Difficulty estimating multilevel ordinal model

Hi all,

First time posting in the forum so want to start by saying thanks for the amazing tool! I’ve already used it for one project where it enabled some really cool things we wouldn’t have been able to do otherwise.

I am now applying it to another project but am having a few issues. I am implementing a multilevel cumulative link model where the simplest version would be something like outcome ~ 1 + (1 | area_id/household_id) where the outcome is a categorical variable with 3 levels. I’m training the amortizer to handle a varying number of areas, households, and observations per household. I’ve successfully setup a pipeline that simulates and trains this using a bayesflow workflow.

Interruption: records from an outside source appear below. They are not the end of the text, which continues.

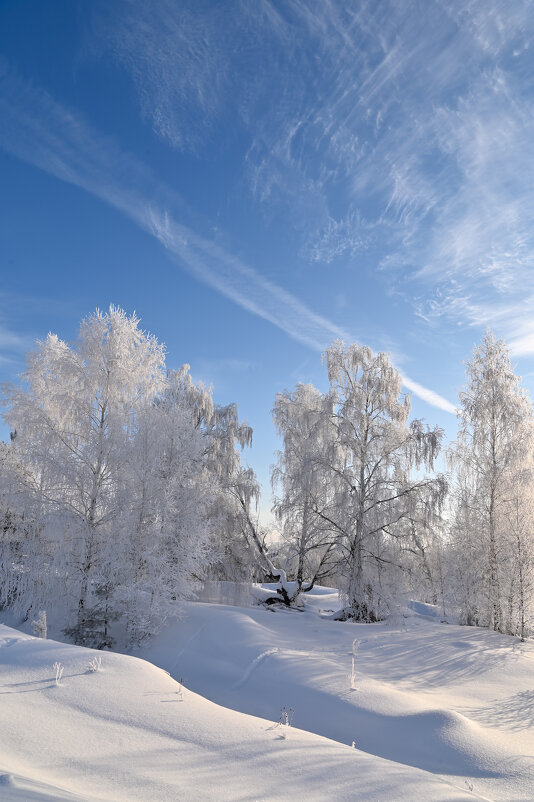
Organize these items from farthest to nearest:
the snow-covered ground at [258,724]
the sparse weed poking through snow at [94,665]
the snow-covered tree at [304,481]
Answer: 1. the snow-covered tree at [304,481]
2. the sparse weed poking through snow at [94,665]
3. the snow-covered ground at [258,724]

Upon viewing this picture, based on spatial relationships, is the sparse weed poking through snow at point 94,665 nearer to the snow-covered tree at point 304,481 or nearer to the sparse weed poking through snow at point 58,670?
the sparse weed poking through snow at point 58,670

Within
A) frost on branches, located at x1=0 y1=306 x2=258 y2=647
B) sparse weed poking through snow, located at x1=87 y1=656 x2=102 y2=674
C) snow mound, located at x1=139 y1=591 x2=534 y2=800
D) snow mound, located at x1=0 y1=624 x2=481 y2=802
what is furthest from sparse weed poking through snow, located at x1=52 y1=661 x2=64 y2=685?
frost on branches, located at x1=0 y1=306 x2=258 y2=647

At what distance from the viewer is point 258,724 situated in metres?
5.89

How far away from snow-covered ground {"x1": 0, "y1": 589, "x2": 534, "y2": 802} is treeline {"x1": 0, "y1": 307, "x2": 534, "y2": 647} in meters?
2.76

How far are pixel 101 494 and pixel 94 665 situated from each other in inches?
292

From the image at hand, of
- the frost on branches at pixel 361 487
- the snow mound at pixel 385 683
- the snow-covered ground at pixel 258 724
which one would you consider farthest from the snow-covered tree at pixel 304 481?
the snow-covered ground at pixel 258 724

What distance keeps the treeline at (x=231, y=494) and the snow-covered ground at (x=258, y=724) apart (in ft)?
9.05

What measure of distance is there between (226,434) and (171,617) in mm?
10925

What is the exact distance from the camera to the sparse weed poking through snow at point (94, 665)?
659cm

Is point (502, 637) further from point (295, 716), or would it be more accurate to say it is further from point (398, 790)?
point (398, 790)

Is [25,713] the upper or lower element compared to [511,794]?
upper

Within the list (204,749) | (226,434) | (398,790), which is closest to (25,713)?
(204,749)

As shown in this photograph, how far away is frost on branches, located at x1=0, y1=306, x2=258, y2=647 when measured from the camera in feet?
42.7

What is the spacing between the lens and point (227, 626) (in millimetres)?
12805
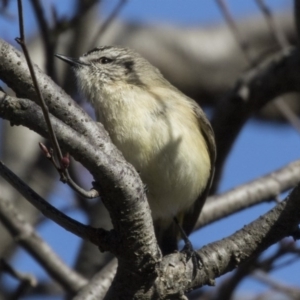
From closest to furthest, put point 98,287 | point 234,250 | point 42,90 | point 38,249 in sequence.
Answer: point 42,90 < point 234,250 < point 98,287 < point 38,249

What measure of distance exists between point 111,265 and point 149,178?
27.8 inches

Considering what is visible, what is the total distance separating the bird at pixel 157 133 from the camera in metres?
4.53

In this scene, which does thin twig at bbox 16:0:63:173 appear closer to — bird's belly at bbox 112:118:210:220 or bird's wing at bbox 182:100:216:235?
bird's belly at bbox 112:118:210:220

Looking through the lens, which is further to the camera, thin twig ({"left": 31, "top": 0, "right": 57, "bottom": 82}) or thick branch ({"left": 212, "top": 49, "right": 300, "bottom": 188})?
thick branch ({"left": 212, "top": 49, "right": 300, "bottom": 188})

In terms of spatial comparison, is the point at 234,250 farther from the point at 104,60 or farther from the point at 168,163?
the point at 104,60

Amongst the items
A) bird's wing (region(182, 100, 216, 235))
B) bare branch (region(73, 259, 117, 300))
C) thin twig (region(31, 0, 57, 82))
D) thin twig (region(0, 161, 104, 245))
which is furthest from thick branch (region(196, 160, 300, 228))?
thin twig (region(0, 161, 104, 245))

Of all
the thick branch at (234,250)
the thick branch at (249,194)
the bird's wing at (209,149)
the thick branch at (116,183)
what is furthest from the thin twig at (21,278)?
the thick branch at (116,183)

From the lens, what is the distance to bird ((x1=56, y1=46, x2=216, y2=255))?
4.53 meters

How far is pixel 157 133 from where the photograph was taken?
14.9 ft

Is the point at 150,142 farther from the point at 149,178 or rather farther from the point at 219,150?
the point at 219,150

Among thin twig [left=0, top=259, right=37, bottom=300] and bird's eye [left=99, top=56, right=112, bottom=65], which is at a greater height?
bird's eye [left=99, top=56, right=112, bottom=65]

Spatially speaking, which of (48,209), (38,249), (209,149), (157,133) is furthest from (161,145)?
(48,209)

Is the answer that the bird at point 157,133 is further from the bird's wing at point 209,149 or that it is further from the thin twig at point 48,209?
the thin twig at point 48,209

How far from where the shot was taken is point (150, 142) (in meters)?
4.49
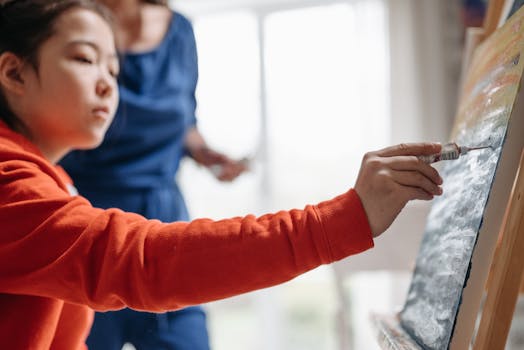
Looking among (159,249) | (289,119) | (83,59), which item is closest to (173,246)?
(159,249)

But the problem is that the global loss / error remains quite high after training (~5) and when I get posterior samples they don’t seem to be very good (as compared to an equivalent model in brms). It’s possible that my current version is just undertrained and I need to train it more (the loss perhaps was creeping down from ~5, but not very quickly). But I also have a hunch I may be missing something obvious somewhere that is causing issues.

One area where I was a bit unsure (and maybe this is the problem?) was how I handled masking / missing data. Following what I had seen recommended elsewhere, in my final configurated summary conditions, missing data is indicated both with an implausible value (-1) as well as adding an ‘availability mask’ where 1 indicates real data, and 0 indicates missing data.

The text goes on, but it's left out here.